ETL process in a data warehouse.

August 16, 2021

ETL stands for Extract, Transform, and Load. It is a data processing flow used by companies to manage and use the large amount of data. It is used to combine data stored in multiple locations like data warehouse, data store, or any data lake. Companies had ETL tools that were used for processing data stored on-premisis and the storage and software to load the data were both present locally. Nowadays, the storage as well as the processing tools have moved to the cloud. ETL basically creates a pipeline of flow of data with the help of data processing tools. ETL is a complete process of retrieving structured or unstructured data stored anywhere by the organization and then transform it and provide to place where this data cound be used to solve business related problems.

Extract:

Extract in ETL means to retrieve data from one or many sources of data storage(may be locally or on cloud or both) into a processing environment.

Transform:

Transform here means using the extracted data and cleaning the data, managing null values, removing duplicate rows or columns, removing outliers joining multiple tables, or any other data related operations.

Load:

Loading is pushing the transformed data to a target data storing location or maybe a machine learning model.

There are many tools available for ETL operation on-premises. For ETL on cloud(GCP), we have to use services provided by GCP.

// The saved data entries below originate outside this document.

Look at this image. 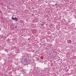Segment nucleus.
Wrapping results in <instances>:
<instances>
[{"label": "nucleus", "mask_w": 76, "mask_h": 76, "mask_svg": "<svg viewBox=\"0 0 76 76\" xmlns=\"http://www.w3.org/2000/svg\"><path fill=\"white\" fill-rule=\"evenodd\" d=\"M67 42L68 43H71L72 41L70 40H67Z\"/></svg>", "instance_id": "1"}, {"label": "nucleus", "mask_w": 76, "mask_h": 76, "mask_svg": "<svg viewBox=\"0 0 76 76\" xmlns=\"http://www.w3.org/2000/svg\"><path fill=\"white\" fill-rule=\"evenodd\" d=\"M15 21H16V22H17V21L18 20V18L15 17Z\"/></svg>", "instance_id": "2"}, {"label": "nucleus", "mask_w": 76, "mask_h": 76, "mask_svg": "<svg viewBox=\"0 0 76 76\" xmlns=\"http://www.w3.org/2000/svg\"><path fill=\"white\" fill-rule=\"evenodd\" d=\"M12 20H15V18H14L13 17H12L11 18Z\"/></svg>", "instance_id": "3"}, {"label": "nucleus", "mask_w": 76, "mask_h": 76, "mask_svg": "<svg viewBox=\"0 0 76 76\" xmlns=\"http://www.w3.org/2000/svg\"><path fill=\"white\" fill-rule=\"evenodd\" d=\"M15 28H18V27H17V26H15Z\"/></svg>", "instance_id": "4"}, {"label": "nucleus", "mask_w": 76, "mask_h": 76, "mask_svg": "<svg viewBox=\"0 0 76 76\" xmlns=\"http://www.w3.org/2000/svg\"><path fill=\"white\" fill-rule=\"evenodd\" d=\"M32 9H35L34 8V7H32Z\"/></svg>", "instance_id": "5"}, {"label": "nucleus", "mask_w": 76, "mask_h": 76, "mask_svg": "<svg viewBox=\"0 0 76 76\" xmlns=\"http://www.w3.org/2000/svg\"><path fill=\"white\" fill-rule=\"evenodd\" d=\"M57 4V3L55 4V5H56V4Z\"/></svg>", "instance_id": "6"}, {"label": "nucleus", "mask_w": 76, "mask_h": 76, "mask_svg": "<svg viewBox=\"0 0 76 76\" xmlns=\"http://www.w3.org/2000/svg\"><path fill=\"white\" fill-rule=\"evenodd\" d=\"M32 15H34V14H32Z\"/></svg>", "instance_id": "7"}, {"label": "nucleus", "mask_w": 76, "mask_h": 76, "mask_svg": "<svg viewBox=\"0 0 76 76\" xmlns=\"http://www.w3.org/2000/svg\"><path fill=\"white\" fill-rule=\"evenodd\" d=\"M42 25H44V24H42Z\"/></svg>", "instance_id": "8"}]
</instances>
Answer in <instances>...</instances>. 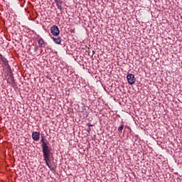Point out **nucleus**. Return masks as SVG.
<instances>
[{
	"label": "nucleus",
	"mask_w": 182,
	"mask_h": 182,
	"mask_svg": "<svg viewBox=\"0 0 182 182\" xmlns=\"http://www.w3.org/2000/svg\"><path fill=\"white\" fill-rule=\"evenodd\" d=\"M0 59L3 62L4 66H6V69H9V70H11V66L8 63V60L5 57H3L1 54H0Z\"/></svg>",
	"instance_id": "5"
},
{
	"label": "nucleus",
	"mask_w": 182,
	"mask_h": 182,
	"mask_svg": "<svg viewBox=\"0 0 182 182\" xmlns=\"http://www.w3.org/2000/svg\"><path fill=\"white\" fill-rule=\"evenodd\" d=\"M39 48H45L46 43L43 41V38H41L38 41Z\"/></svg>",
	"instance_id": "7"
},
{
	"label": "nucleus",
	"mask_w": 182,
	"mask_h": 182,
	"mask_svg": "<svg viewBox=\"0 0 182 182\" xmlns=\"http://www.w3.org/2000/svg\"><path fill=\"white\" fill-rule=\"evenodd\" d=\"M55 1V2H58V1H60V0H54Z\"/></svg>",
	"instance_id": "14"
},
{
	"label": "nucleus",
	"mask_w": 182,
	"mask_h": 182,
	"mask_svg": "<svg viewBox=\"0 0 182 182\" xmlns=\"http://www.w3.org/2000/svg\"><path fill=\"white\" fill-rule=\"evenodd\" d=\"M87 126H88V127H92V126H93L92 124H87Z\"/></svg>",
	"instance_id": "13"
},
{
	"label": "nucleus",
	"mask_w": 182,
	"mask_h": 182,
	"mask_svg": "<svg viewBox=\"0 0 182 182\" xmlns=\"http://www.w3.org/2000/svg\"><path fill=\"white\" fill-rule=\"evenodd\" d=\"M41 147L43 151V157L44 159V161L46 162V166H48V168H50V165L49 164V161H50V156L52 155V149L49 146V141L48 139L45 138H42L41 140Z\"/></svg>",
	"instance_id": "1"
},
{
	"label": "nucleus",
	"mask_w": 182,
	"mask_h": 182,
	"mask_svg": "<svg viewBox=\"0 0 182 182\" xmlns=\"http://www.w3.org/2000/svg\"><path fill=\"white\" fill-rule=\"evenodd\" d=\"M87 132L88 133H90V132H92V129L90 127H88L87 129Z\"/></svg>",
	"instance_id": "11"
},
{
	"label": "nucleus",
	"mask_w": 182,
	"mask_h": 182,
	"mask_svg": "<svg viewBox=\"0 0 182 182\" xmlns=\"http://www.w3.org/2000/svg\"><path fill=\"white\" fill-rule=\"evenodd\" d=\"M7 82L9 83L12 87H16V82H15V78L14 77V74L10 73L7 77Z\"/></svg>",
	"instance_id": "3"
},
{
	"label": "nucleus",
	"mask_w": 182,
	"mask_h": 182,
	"mask_svg": "<svg viewBox=\"0 0 182 182\" xmlns=\"http://www.w3.org/2000/svg\"><path fill=\"white\" fill-rule=\"evenodd\" d=\"M55 1V4H56V6H57V8L58 9H60V11H62V1Z\"/></svg>",
	"instance_id": "8"
},
{
	"label": "nucleus",
	"mask_w": 182,
	"mask_h": 182,
	"mask_svg": "<svg viewBox=\"0 0 182 182\" xmlns=\"http://www.w3.org/2000/svg\"><path fill=\"white\" fill-rule=\"evenodd\" d=\"M127 79L129 85H134V83H136V77L133 74H128L127 76Z\"/></svg>",
	"instance_id": "4"
},
{
	"label": "nucleus",
	"mask_w": 182,
	"mask_h": 182,
	"mask_svg": "<svg viewBox=\"0 0 182 182\" xmlns=\"http://www.w3.org/2000/svg\"><path fill=\"white\" fill-rule=\"evenodd\" d=\"M32 139L35 141H39V139H41V133L38 132H33L32 133Z\"/></svg>",
	"instance_id": "6"
},
{
	"label": "nucleus",
	"mask_w": 182,
	"mask_h": 182,
	"mask_svg": "<svg viewBox=\"0 0 182 182\" xmlns=\"http://www.w3.org/2000/svg\"><path fill=\"white\" fill-rule=\"evenodd\" d=\"M70 32L71 33H75V28L70 29Z\"/></svg>",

The procedure used on GCP to implement a ETL pipeline is shown.

Storage Services:

Data can be stored in Google Cloud Storage, Cloud Filestore or Bigquery.

Google cloud storage is a object based online data store which offers affordable, reliable, highly available storage which can accumulate many types of files. Google cloud filestore is a NFS based storage. It is mounted with VM by attaching it to compute engine. It provides low latency file system for quick access which is used for high speed application. Big query is a serverless data warehouse with analytical abilities It gives free 10GB storage with affordable price to extend capacity.

Extraction and transforming services:

Google Cloud Dataflow is a data processing service which does batch or real time data processing. It is used for creating data pipeline and transforming data. Cloud functions is a serverless coding environment. It is a fully managed service which supports many coding languages like Java, Python, etc. It gives us option to create a user defined custom code function which can be used for extraction and transforming. Cloud Data prep is a serverless service used for visualizing, data cleaning, processing the data. These are some services which is used for extracting data from multiple data storages which may be on cloud or on any local devices connected to internet.

Loading service:

These processed data is the final data that is to be used for solving business related problems. It can be used to feed data to other services for many purposes. It can be given to AI platform which can feed it to ML model training and testing. The Cloud SQL provides an efficient storage option for structured tabular data. Cloud Datastore provides a scalable, fully managed NoSQL data storage option. These services are used to load and then use that data for storage and processing it for any specific purpose or storage for further use.

GCP provides a very fast and efficient service solution which can easily replace all local system based tools. ETL pipeline proposed in this blog can be used for creating an efficient pipeline for ETL operation fully on cloud.